Directive
Rewrite every caption in these rows, swapping "Used" for "Pre-owned" and leaving everything else as is. Leave the pictures out of your answer.

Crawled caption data
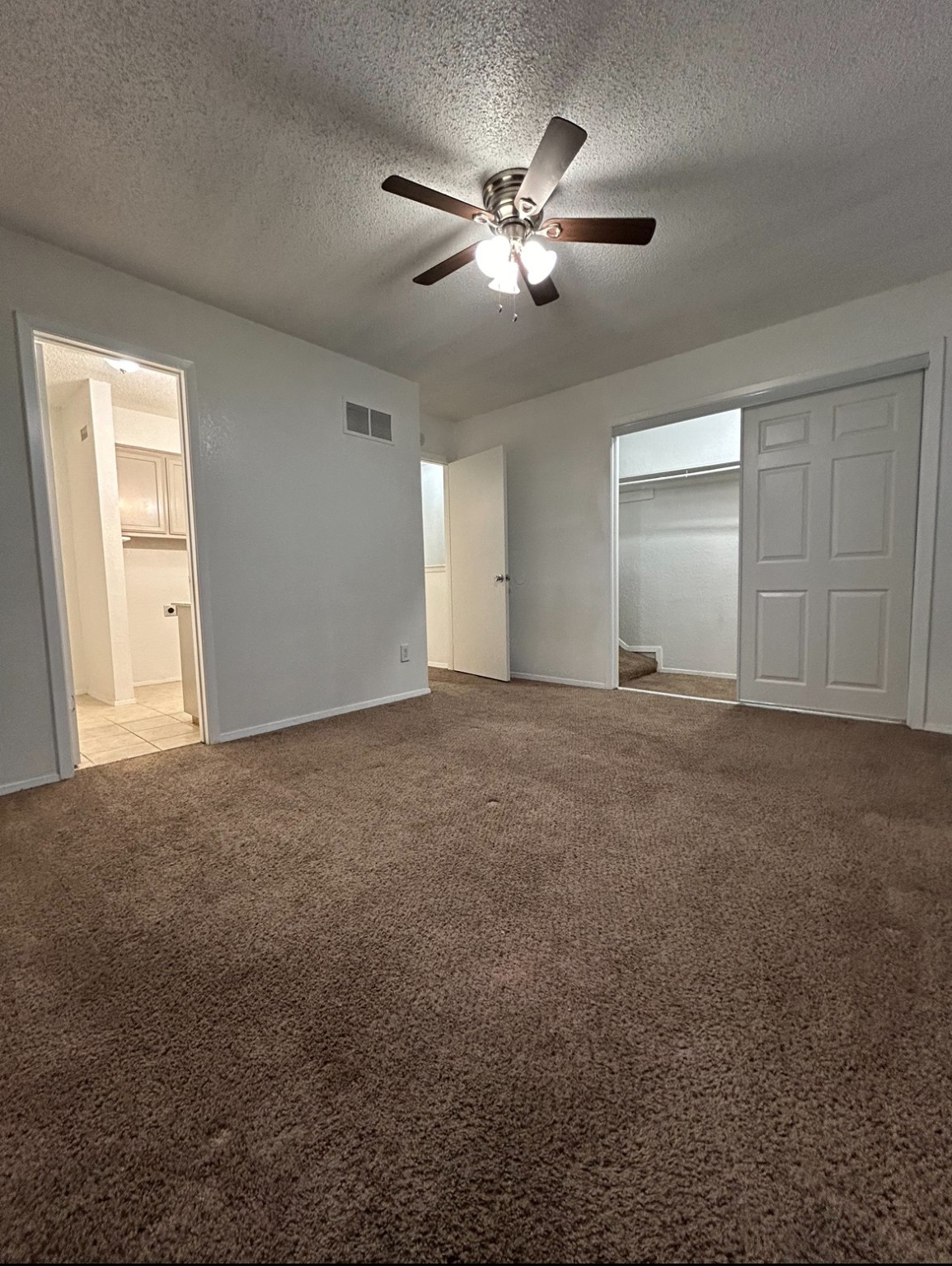 3006 W Sycamore Circle Euless TX 76040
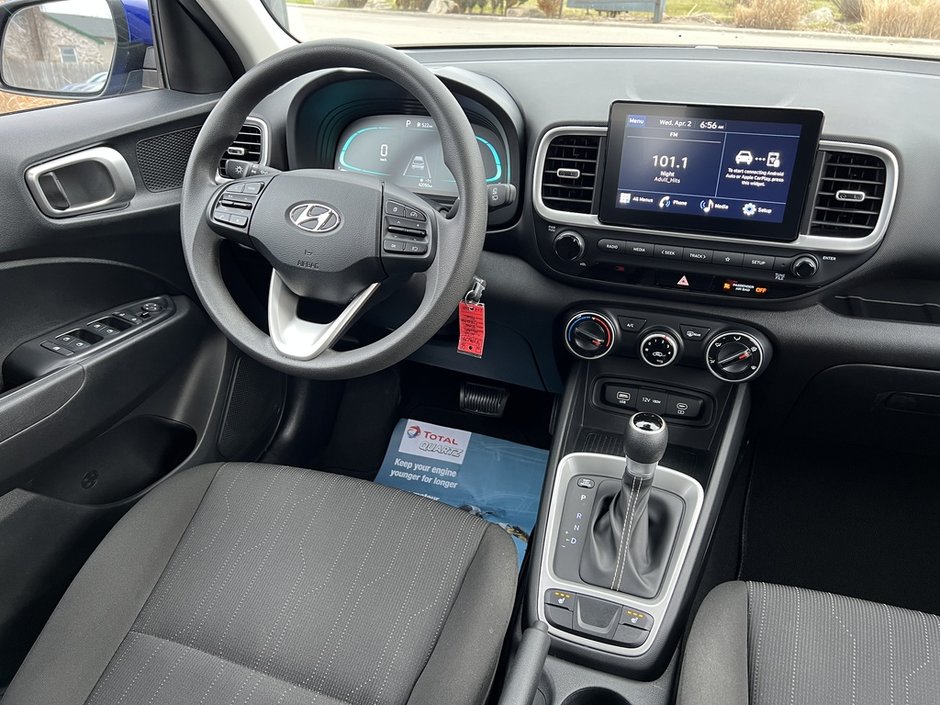 2023 Hyundai Venue Essential-22
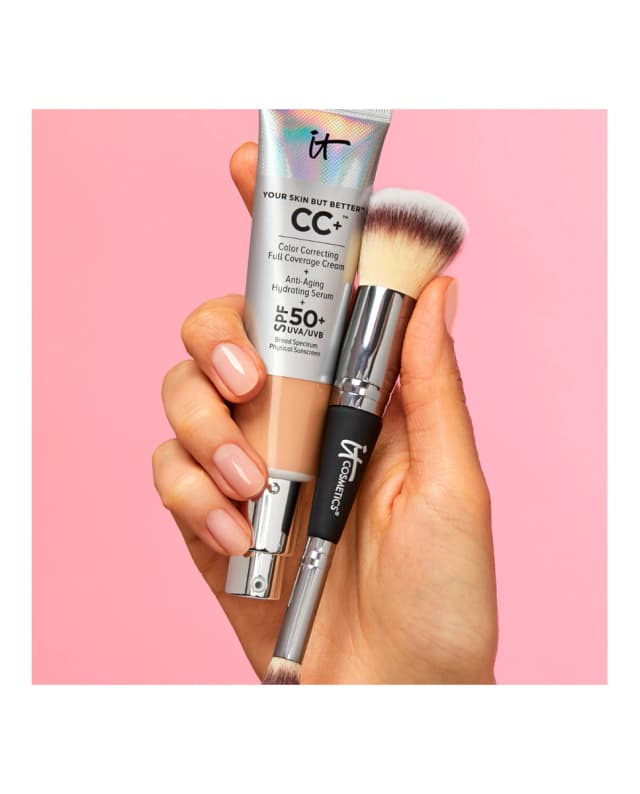 Thumbnail 1 de IT Cosmetics Brocha doble #7 para base y corrector 💄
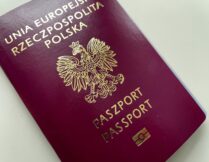 Fotografia okładki paszportu.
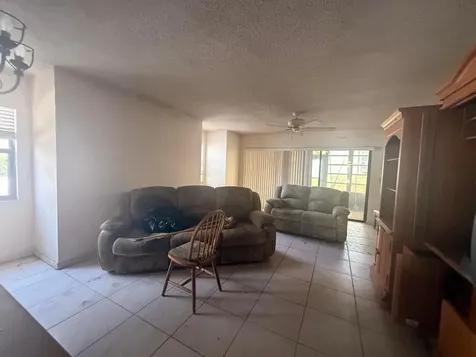 1811 SW Palm City Road Stuart FL 34994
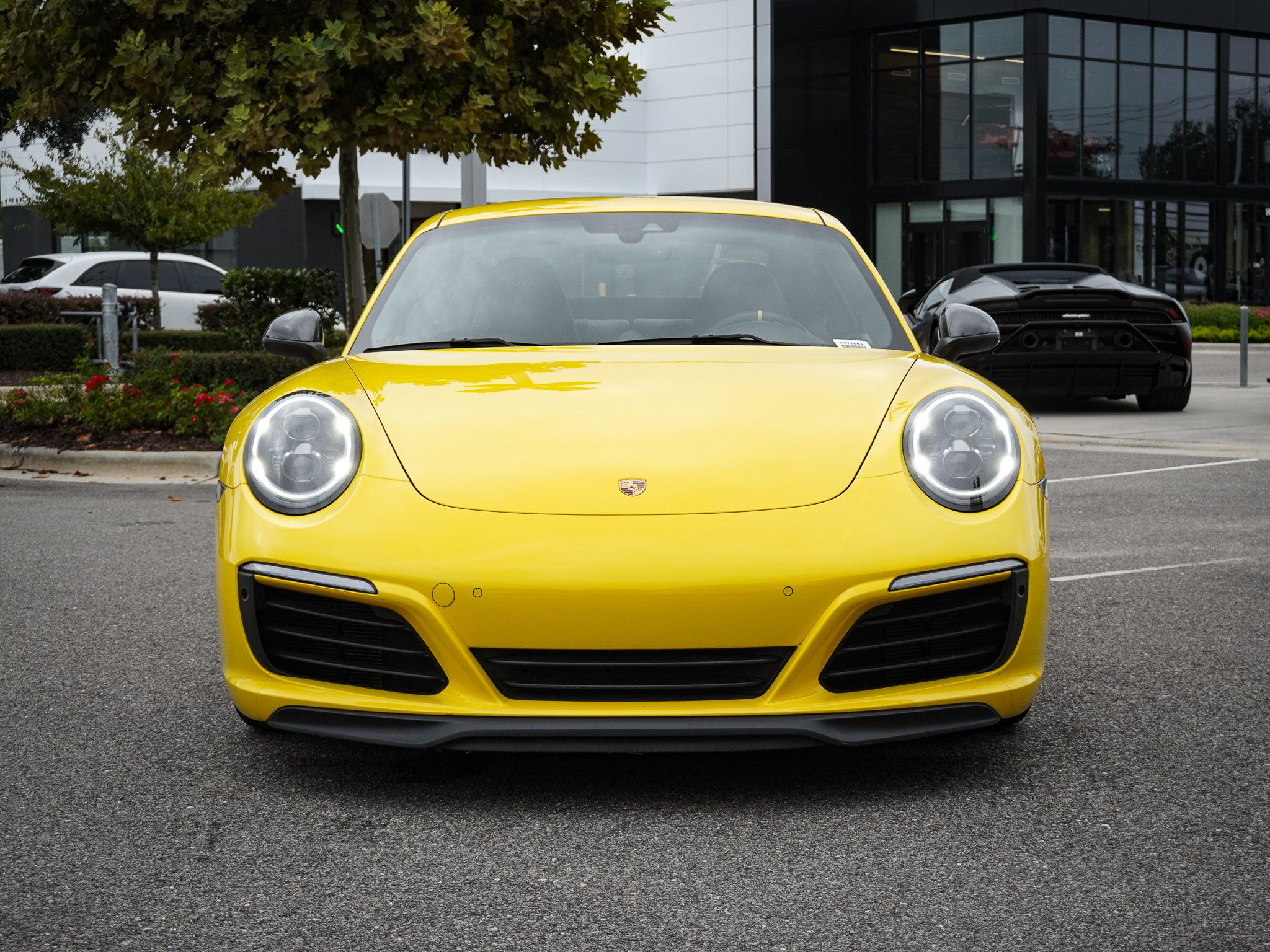 Used 2018 Porsche 911 Carrera T RWD image 3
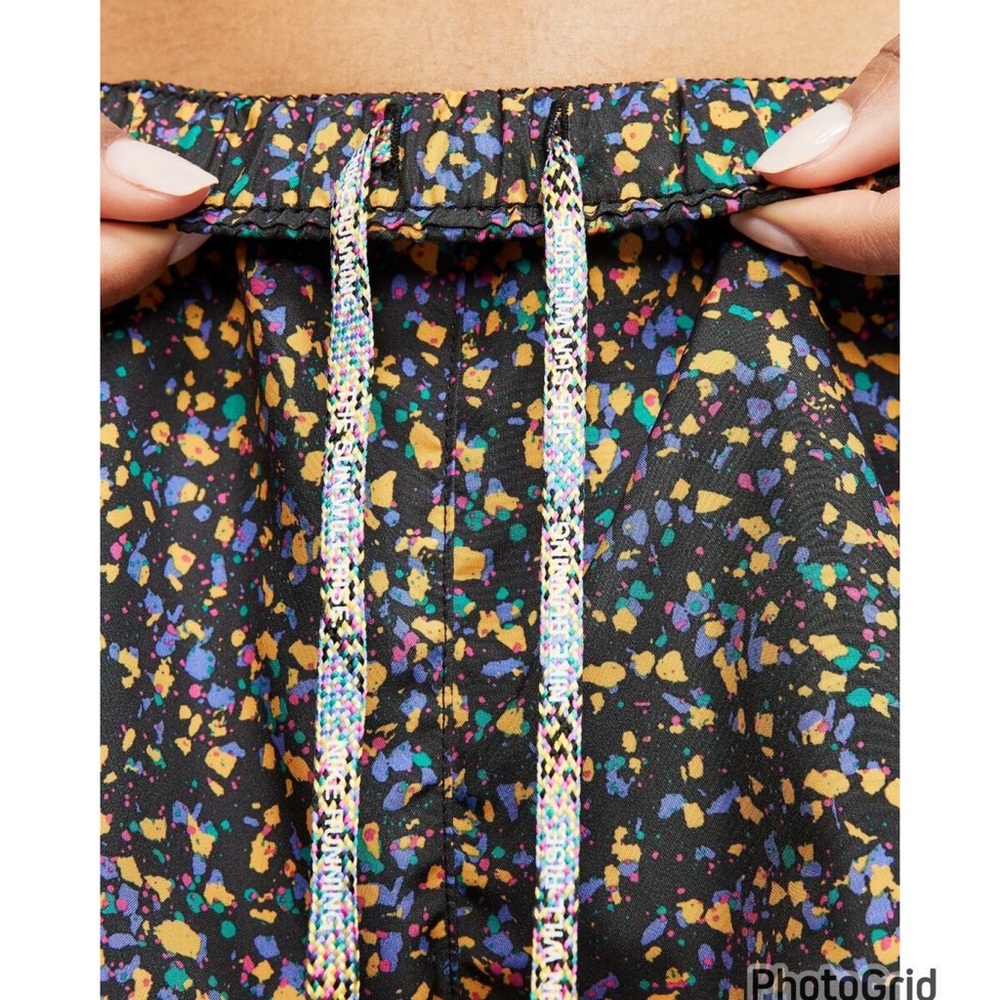 Shorts - Picture 5 of 8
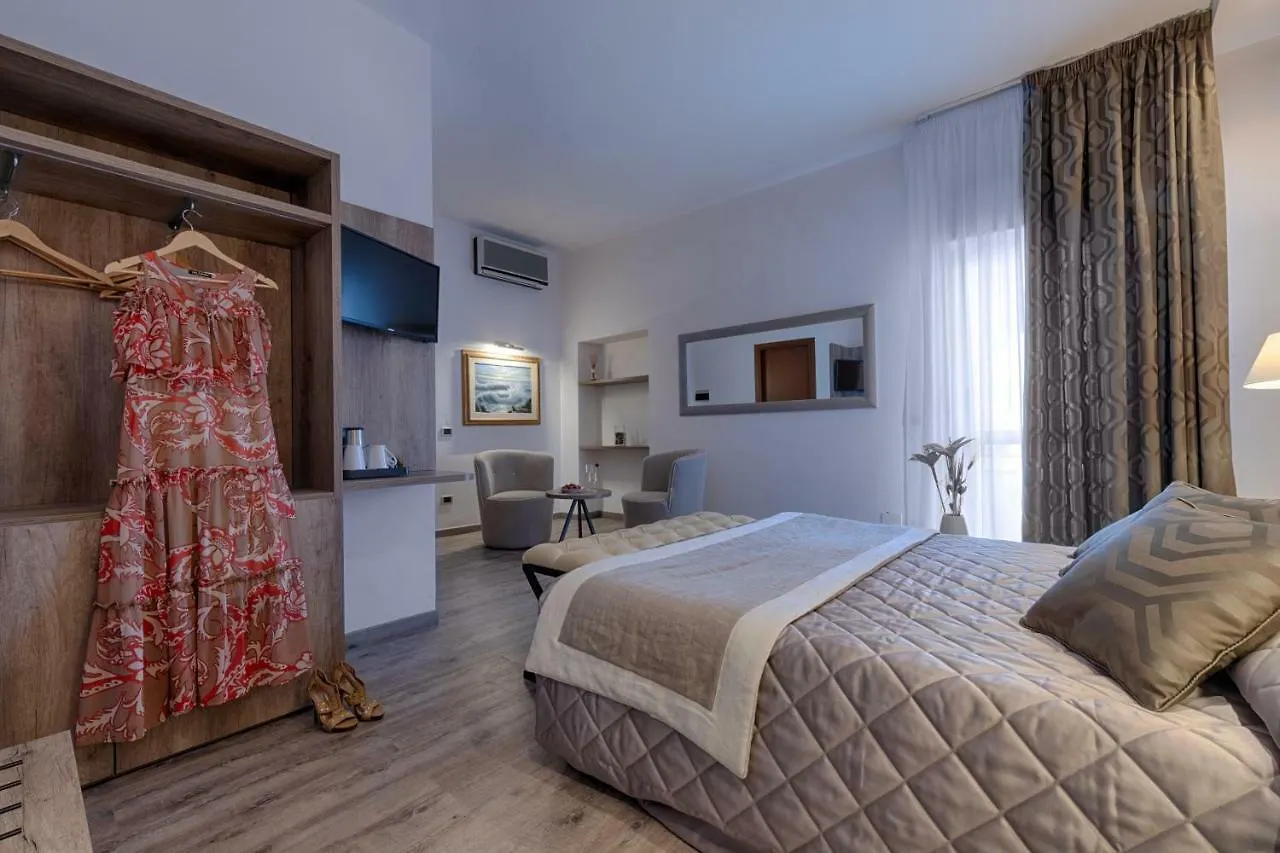 Hotel Rombino Fonteblanda 3*,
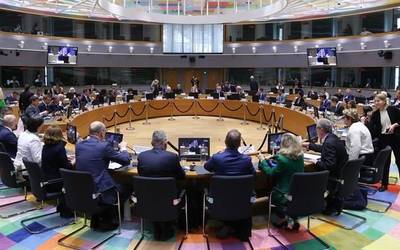 Atzeratu dute Europako Batasunean euskara ofizial izateko bozketa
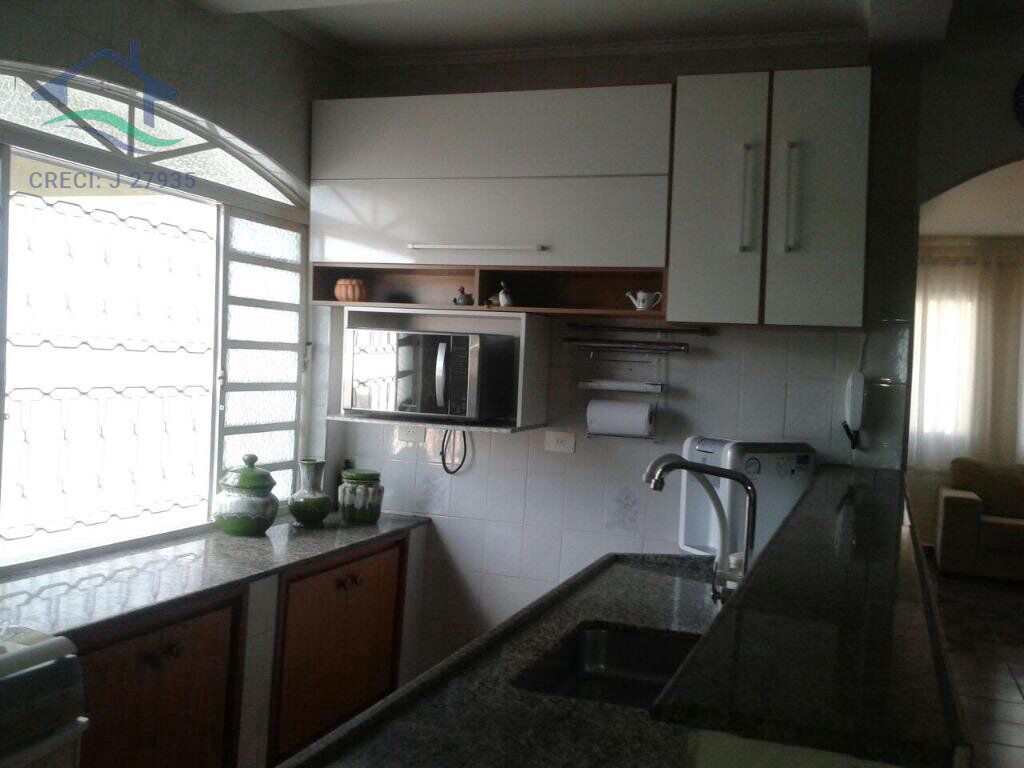 Casa à venda com 4 quartos, 320m² - Foto 6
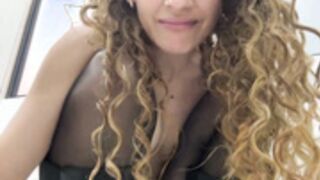 Alana15 play with vibrator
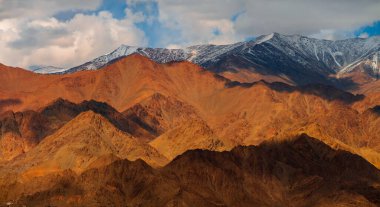 Ladakh dağlarının panoramik manzarası. Güzel doğal manzara.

Task answer
 3006 W Sycamore Circle Euless TX 76040
 2023 Hyundai Venue Essential-22
 Thumbnail 1 de IT Cosmetics Brocha doble #7 para base y corrector 💄
 Fotografia okładki paszportu.
 1811 SW Palm City Road Stuart FL 34994
 Pre-owned 2018 Porsche 911 Carrera T RWD image 3
 Shorts - Picture 5 of 8
 Hotel Rombino Fonteblanda 3*,
 Atzeratu dute Europako Batasunean euskara ofizial izateko bozketa
 Casa à venda com 4 quartos, 320m² - Foto 6
 Alana15 play with vibrator
 Ladakh dağlarının panoramik manzarası. Güzel doğal manzara.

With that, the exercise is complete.